#### DOCUMENT SEGMENT:
[start]

I am aiming at a lighter weight build and so the Suzuki Tbox sounds like the perfect way to go. I am also figuring on trying to get a four terminal DC motor so I can reverse electrically.

Not even going to think about AC, I will leave that to my house and workshop for the time being.

BTW, thanks for the pointers on the mechanical speed controller.

On another note, do you have any recomendations for EV friendly insurance in the UK?


----------



## Bowser330 (Jun 15, 2008)

Simon, you should go back to that junkyard and see if there were any other AC systems available, then you could sell them to other DIYers to help the community! of course, if you have time...


----------



## SimonRafferty (Apr 13, 2009)

Unsurprisingly, a lot of people have asked if they have any more - but sadly not. The drive came from a hybrid electric bus that was involved in a wreck and it was pure chance that some of the parts wound up at that junkyard.

I did pick up a forklift motor last week - but it's probably a bit small for a Land Rover.

Woodsmith - I would have much preferred to use a Series 2 or similar, but not only is it a heavy vehicle but the roll resistance is huge! A Freelander is much lighter and rolls easily.

[end]

#### THE TASKS:
1) Copy the part of the EV conversion thread between "## Bowser330 (Jun" and "a Land Rover.", inclusive.
2) Please carry on the EV conversion thread from its last sentence.

#### PROVIDED INFORMATION:
[start]

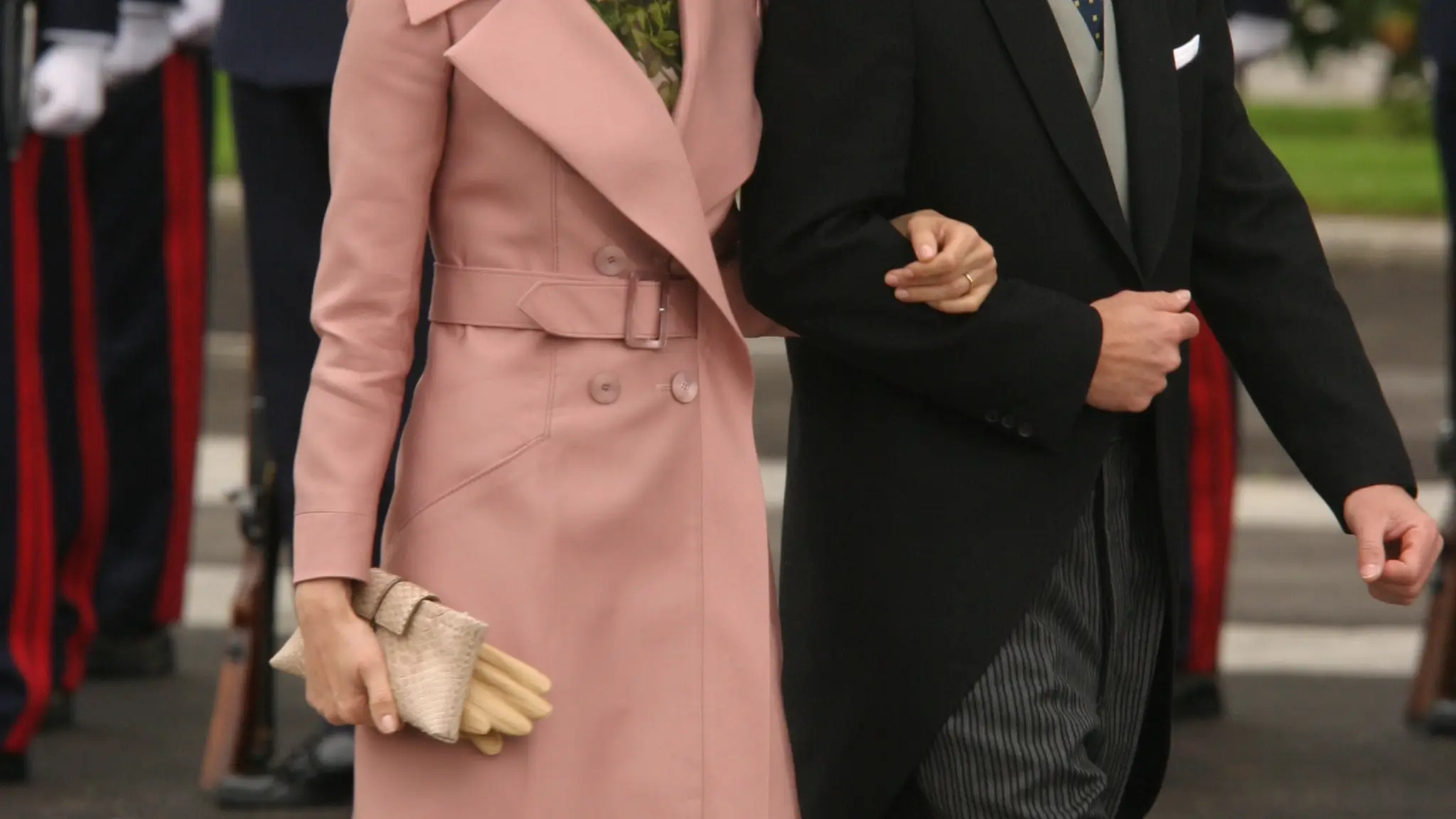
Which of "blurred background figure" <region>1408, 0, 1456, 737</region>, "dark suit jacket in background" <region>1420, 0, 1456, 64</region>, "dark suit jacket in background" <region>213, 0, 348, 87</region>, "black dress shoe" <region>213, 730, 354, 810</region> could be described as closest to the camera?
"dark suit jacket in background" <region>213, 0, 348, 87</region>

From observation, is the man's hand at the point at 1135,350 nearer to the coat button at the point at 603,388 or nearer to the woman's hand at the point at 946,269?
the woman's hand at the point at 946,269

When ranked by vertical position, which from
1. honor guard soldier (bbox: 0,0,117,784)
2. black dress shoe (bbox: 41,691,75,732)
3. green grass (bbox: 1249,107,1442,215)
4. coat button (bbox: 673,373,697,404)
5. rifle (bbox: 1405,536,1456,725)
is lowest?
green grass (bbox: 1249,107,1442,215)

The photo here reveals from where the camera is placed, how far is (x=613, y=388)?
91.4 inches

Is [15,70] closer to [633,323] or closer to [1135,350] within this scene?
[633,323]

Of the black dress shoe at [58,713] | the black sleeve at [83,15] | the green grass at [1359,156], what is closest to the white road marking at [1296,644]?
the black dress shoe at [58,713]

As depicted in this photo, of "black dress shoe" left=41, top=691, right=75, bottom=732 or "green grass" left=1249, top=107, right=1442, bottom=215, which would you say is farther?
"green grass" left=1249, top=107, right=1442, bottom=215

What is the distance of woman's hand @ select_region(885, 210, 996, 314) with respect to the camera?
2305 mm

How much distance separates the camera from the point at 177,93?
5.23 m

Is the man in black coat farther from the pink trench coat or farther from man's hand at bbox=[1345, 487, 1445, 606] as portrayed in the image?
the pink trench coat

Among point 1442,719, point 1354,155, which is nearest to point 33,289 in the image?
point 1442,719

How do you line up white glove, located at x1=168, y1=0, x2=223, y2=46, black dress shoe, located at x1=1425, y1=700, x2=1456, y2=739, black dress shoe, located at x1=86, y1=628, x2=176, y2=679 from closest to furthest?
black dress shoe, located at x1=1425, y1=700, x2=1456, y2=739 → white glove, located at x1=168, y1=0, x2=223, y2=46 → black dress shoe, located at x1=86, y1=628, x2=176, y2=679

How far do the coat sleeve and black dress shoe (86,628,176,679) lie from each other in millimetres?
3182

[end]

#### EXPECTED ANSWERS:
1)
## Bowser330 (Jun 15, 2008)

Simon, you should go back to that junkyard and see if there were any other AC systems available, then you could sell them to other DIYers to help the community! of course, if you have time...


----------



## SimonRafferty (Apr 13, 2009)

Unsurprisingly, a lot of people have asked if they have any more - but sadly not. The drive came from a hybrid electric bus that was involved in a wreck and it was pure chance that some of the parts wound up at that junkyard.

I did pick up a forklift motor last week - but it's probably a bit small for a Land Rover.

2)
Insurance wise, I have always insured with the National Farmers Union who even if not always the cheapest, have delivered a first class service when it comes to a claim - and that after all is when you really see the value of your policy! I believe Footman James are worth a shot too - they deal with a lot of kit cars and unusual stuff.

Si


----------



## SimonRafferty (Apr 13, 2009)

This has been a productive weekend. It's the first weekend in a month or two I've not been busy and the weather has been dry.

I finished off all the fiddly bits - the ones that actually take the time.

As I mentioned here I fitted a new shape Mini PAS pump. It has the controller built in so that the motor runs slowly drawing 5A until the steering is moved then speeds up for the duration.

I had to machine an adapter to go between the pump and steering hoses which thankfully was fairly easy. If you find your self using one - make sure you get the original hose then just get a new end swaged on to suit the vehicle.

I tidied up the wiring a bit, put all the dash back together. 

Then I persuaded Sarah, my wife, to drive it round the garden! She found it a bit odd as the startup procedure is a little different to a gas car - and was very perturbed by the lack of noise - that's the best bit for me .

I'll post some more photos during the week - left my camera at work.

Si


----------



## SimonRafferty (Apr 13, 2009)

A few more photos:








Where's the gearstick? It's the right-most Carling Switch on the centre console.

















Vacuum and PAS pumps. I'll wrap all the wiring in spiral wrap to make a nice tidy loom once I'm convinced it works!








This is the Mini PAS Pump








And the adapter I had to machine because I didn't get the pipework with the pump - Doh!








Lastly, the vacuum pump. It came from an old Diesel Land Rover and was originally driven by the fan belt. I'm using a motor from an electric scooter - also found in a junkyard.

Si


----------



## Amberwolf (May 29, 2009)

No photos show up in your post, probably because the links point to another forum?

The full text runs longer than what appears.